Big Horn County residents who attended the Bighorn Mountain Coalition’s public discussion last week do not want the U.S. Forest Service telling them where they can camp in the Big Horn Mountains.
Approximately 40 people attended the March 16 discussion.
According to the coalition, the purpose of the discussion was to “collect and compile questions, comments and recommendations into a report that will be given to the U.S. Forest Service, Wyoming Forestry Division and the U.S. Bureau of Land Management. “
Attendees participated in a workshop during the first portion and discussed and answered questions at their tables. One person from each table was then asked to stand up and speak for the group.
When asked if they would want the US Forest Service designated areas for dispersed camping, every table said “No,” “Absolutely Not” or “No, Never.”
“There are plenty of places to camp; we have a big mountain,” said resident Stacy Briscow.
The group also discussed crowding on the mountain and the issues with the closure of certain camping areas.
“We love our mountain,” said resident Josh Tippets. “The more the merrier. But every time you go up there, it seems another place has closed.”
They discussed if campers, ATVs and other vehicles were an eyesore when camping in the Big Horns and whether the length of time a person can camp should be adjusted. Most residents agreed a 14- or 16-day camping period is an appropriate amount of time to camp at one location before moving to a new one.
“If there is grass growing up around that camper, you know it has been there more than 14 days,” said resident Richard Burton. He added that fines should be better enforced for those who leave their camper up on the mountain past the time limit.
Residents also recommended more storage parking areas for residents to leave their campers parked up on the mountain instead of hauling them up and down ever few weeks.
There are no current plans to change polices on camping in the Big Horns at this time, according to the coalition.
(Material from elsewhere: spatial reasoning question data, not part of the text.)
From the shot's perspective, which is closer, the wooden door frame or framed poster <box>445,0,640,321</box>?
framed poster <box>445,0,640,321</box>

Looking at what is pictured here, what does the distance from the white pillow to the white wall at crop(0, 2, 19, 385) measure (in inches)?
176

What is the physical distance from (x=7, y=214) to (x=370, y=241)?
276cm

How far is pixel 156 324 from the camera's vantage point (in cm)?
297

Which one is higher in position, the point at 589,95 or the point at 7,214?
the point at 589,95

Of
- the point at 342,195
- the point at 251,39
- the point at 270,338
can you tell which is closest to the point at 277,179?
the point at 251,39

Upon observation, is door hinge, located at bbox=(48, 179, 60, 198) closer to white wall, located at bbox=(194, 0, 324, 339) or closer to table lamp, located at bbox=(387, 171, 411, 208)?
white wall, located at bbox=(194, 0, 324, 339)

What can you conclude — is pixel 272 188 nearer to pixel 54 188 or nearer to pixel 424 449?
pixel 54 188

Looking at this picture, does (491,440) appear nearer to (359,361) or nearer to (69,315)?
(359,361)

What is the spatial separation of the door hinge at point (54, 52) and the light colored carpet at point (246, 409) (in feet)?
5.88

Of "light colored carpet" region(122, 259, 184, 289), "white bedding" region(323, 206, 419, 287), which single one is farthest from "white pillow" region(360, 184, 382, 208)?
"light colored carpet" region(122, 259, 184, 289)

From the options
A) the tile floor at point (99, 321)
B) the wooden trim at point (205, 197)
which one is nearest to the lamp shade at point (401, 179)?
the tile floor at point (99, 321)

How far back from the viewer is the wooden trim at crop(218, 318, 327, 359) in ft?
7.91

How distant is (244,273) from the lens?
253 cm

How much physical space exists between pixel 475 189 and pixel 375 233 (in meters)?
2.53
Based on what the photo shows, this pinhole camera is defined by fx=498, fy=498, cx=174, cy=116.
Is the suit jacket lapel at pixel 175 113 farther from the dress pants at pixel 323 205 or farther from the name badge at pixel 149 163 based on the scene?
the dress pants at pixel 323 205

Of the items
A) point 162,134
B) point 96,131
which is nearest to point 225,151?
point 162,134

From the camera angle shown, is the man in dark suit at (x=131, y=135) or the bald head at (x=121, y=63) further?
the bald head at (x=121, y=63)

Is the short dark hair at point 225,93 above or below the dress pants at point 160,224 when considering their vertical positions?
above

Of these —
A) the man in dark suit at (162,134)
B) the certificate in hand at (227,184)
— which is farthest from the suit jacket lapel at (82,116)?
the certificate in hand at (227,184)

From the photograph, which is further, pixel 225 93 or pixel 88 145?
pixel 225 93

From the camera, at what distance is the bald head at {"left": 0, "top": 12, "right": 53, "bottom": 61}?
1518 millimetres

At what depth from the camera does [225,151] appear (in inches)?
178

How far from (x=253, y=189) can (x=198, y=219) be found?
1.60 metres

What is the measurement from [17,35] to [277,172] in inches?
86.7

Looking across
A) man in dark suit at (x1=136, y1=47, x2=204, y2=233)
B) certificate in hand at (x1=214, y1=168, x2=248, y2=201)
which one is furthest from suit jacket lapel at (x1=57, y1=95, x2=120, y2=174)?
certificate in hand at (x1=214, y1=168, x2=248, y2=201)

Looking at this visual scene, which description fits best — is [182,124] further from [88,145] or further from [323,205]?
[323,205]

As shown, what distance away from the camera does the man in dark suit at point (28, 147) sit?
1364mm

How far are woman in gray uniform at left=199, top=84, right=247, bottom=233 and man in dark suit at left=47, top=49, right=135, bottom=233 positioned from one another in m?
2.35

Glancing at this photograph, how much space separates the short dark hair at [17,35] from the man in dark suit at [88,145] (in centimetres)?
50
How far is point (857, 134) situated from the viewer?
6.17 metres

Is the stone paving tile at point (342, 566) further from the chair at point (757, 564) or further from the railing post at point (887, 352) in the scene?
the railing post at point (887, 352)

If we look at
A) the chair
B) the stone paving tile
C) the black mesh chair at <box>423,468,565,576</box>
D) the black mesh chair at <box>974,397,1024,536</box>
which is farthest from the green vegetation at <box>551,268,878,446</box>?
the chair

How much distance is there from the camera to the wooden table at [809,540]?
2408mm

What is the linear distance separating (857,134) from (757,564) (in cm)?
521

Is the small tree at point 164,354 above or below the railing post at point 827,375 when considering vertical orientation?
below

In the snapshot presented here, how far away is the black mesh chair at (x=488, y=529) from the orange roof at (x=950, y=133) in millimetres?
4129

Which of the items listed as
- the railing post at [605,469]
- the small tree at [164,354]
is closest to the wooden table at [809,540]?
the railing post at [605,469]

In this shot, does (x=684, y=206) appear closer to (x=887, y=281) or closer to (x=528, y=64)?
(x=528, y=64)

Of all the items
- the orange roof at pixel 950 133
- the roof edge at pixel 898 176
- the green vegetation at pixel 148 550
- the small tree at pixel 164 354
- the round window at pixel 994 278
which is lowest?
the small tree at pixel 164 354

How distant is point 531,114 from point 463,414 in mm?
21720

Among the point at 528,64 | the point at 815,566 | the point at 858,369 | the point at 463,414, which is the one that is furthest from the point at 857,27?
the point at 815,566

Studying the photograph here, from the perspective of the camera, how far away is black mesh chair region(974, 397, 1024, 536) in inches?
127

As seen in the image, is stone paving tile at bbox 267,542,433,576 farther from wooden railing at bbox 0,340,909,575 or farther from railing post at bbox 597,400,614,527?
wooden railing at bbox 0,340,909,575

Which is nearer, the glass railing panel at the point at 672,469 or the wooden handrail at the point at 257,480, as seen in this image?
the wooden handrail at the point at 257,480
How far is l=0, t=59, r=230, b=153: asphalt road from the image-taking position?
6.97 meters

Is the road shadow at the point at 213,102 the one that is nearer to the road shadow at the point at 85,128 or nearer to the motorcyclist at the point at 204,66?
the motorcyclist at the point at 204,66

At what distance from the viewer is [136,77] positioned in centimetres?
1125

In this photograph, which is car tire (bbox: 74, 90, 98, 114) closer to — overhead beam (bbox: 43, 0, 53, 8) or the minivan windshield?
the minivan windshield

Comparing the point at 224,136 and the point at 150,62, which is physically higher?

For those who were not able to attend the public discussion, a survey can be completed at bighornmountain.org. According to the coalition, there have been about 370 responses so far. The online survey, which asks the same questions as the ones residents answered in the meeting, is open until April 15. The coalition will present the public comments and recommendations to the US Forest Service, Wyoming Forestry Division and the BLM on April 28.